We didn’t hang about too long; after achieving our main mission which was to get some cash we retreated via the more believable Artisan d’Angkor compound, where you could not only buy wooden elephants but see them being carved, to the hotel pool. The boys and I had a swim while Jennifer had a massage – and much to the boys’ delight we had milkshakes at the swim-up bar.
This evening we saw both more of the same and a different side to the town. We had a picnic on the parapet beside the moat surrounding Angkor Wat. I just want to say that again: We had a picnic on the parapet beside the moat surrounding Angkor Wat. For me, Angkor Wat is right up there with Petra, the Pyramids and Machu Pichu – it’s the stuff of myths and story books and movies.
We first had to buy tickets in a process which was a perturbing combination of high-tech and over-staffing.
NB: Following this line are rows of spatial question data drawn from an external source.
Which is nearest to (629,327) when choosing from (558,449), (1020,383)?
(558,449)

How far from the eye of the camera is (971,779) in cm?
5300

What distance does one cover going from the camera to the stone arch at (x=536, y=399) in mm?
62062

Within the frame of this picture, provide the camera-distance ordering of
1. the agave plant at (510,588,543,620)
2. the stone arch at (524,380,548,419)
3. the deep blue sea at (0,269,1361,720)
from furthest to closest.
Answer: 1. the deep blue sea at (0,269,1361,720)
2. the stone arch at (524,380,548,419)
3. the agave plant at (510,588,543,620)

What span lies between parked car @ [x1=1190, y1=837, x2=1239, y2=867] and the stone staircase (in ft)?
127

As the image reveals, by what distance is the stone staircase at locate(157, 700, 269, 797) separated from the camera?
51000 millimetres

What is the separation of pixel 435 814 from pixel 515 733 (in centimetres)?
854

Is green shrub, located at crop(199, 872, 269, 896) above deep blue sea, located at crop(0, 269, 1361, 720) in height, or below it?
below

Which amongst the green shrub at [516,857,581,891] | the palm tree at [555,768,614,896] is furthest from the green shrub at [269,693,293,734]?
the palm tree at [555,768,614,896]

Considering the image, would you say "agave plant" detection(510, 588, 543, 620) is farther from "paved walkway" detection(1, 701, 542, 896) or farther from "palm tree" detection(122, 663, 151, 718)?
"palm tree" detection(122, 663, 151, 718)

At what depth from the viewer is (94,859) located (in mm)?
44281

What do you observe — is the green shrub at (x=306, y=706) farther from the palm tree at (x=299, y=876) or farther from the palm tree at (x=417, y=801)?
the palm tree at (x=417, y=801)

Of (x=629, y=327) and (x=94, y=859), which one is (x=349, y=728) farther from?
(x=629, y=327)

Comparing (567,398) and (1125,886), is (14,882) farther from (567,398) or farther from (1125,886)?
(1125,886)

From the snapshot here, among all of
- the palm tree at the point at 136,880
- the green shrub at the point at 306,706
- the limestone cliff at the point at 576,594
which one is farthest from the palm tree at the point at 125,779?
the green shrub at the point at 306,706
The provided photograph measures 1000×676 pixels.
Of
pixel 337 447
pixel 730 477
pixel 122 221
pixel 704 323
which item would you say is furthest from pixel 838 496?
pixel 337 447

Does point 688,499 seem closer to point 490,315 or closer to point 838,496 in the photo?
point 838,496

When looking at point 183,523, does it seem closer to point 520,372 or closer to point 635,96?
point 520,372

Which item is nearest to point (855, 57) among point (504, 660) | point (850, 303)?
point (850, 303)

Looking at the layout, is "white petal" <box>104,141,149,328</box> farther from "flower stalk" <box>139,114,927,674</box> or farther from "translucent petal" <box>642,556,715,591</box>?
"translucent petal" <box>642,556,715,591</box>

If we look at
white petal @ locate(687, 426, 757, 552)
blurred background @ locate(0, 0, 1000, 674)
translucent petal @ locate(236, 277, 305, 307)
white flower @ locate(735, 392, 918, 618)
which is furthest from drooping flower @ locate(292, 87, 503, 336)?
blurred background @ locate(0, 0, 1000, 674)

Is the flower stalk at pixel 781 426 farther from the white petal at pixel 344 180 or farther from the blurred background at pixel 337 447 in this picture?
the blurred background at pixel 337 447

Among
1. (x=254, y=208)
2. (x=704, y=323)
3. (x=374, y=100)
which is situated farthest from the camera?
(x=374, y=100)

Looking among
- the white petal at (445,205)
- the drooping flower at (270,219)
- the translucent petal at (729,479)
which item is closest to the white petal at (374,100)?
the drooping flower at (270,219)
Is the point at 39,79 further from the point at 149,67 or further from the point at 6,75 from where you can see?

With rather cool-looking three-day ticket in hand, we headed out to the Angkor Wat complex as the Sun began to set. Our first view of Angkor Wat was stunning – the place is immense and, bathed in orange sunset, absolutely glorious.
It has to be said, though, that beyond the physical wonder of the place there were disturbing elements. There were people trying to sell tat all over the place. There was the woman begging while holding the terribly deformed child. There was the western man sitting in a chair and having a coke and smiling when he was approached and hugged by two very cute local children.
But beyond all that was the beautiful buildings reflected in the calm waters of the moat as the Sun set. The stuff of myths made real.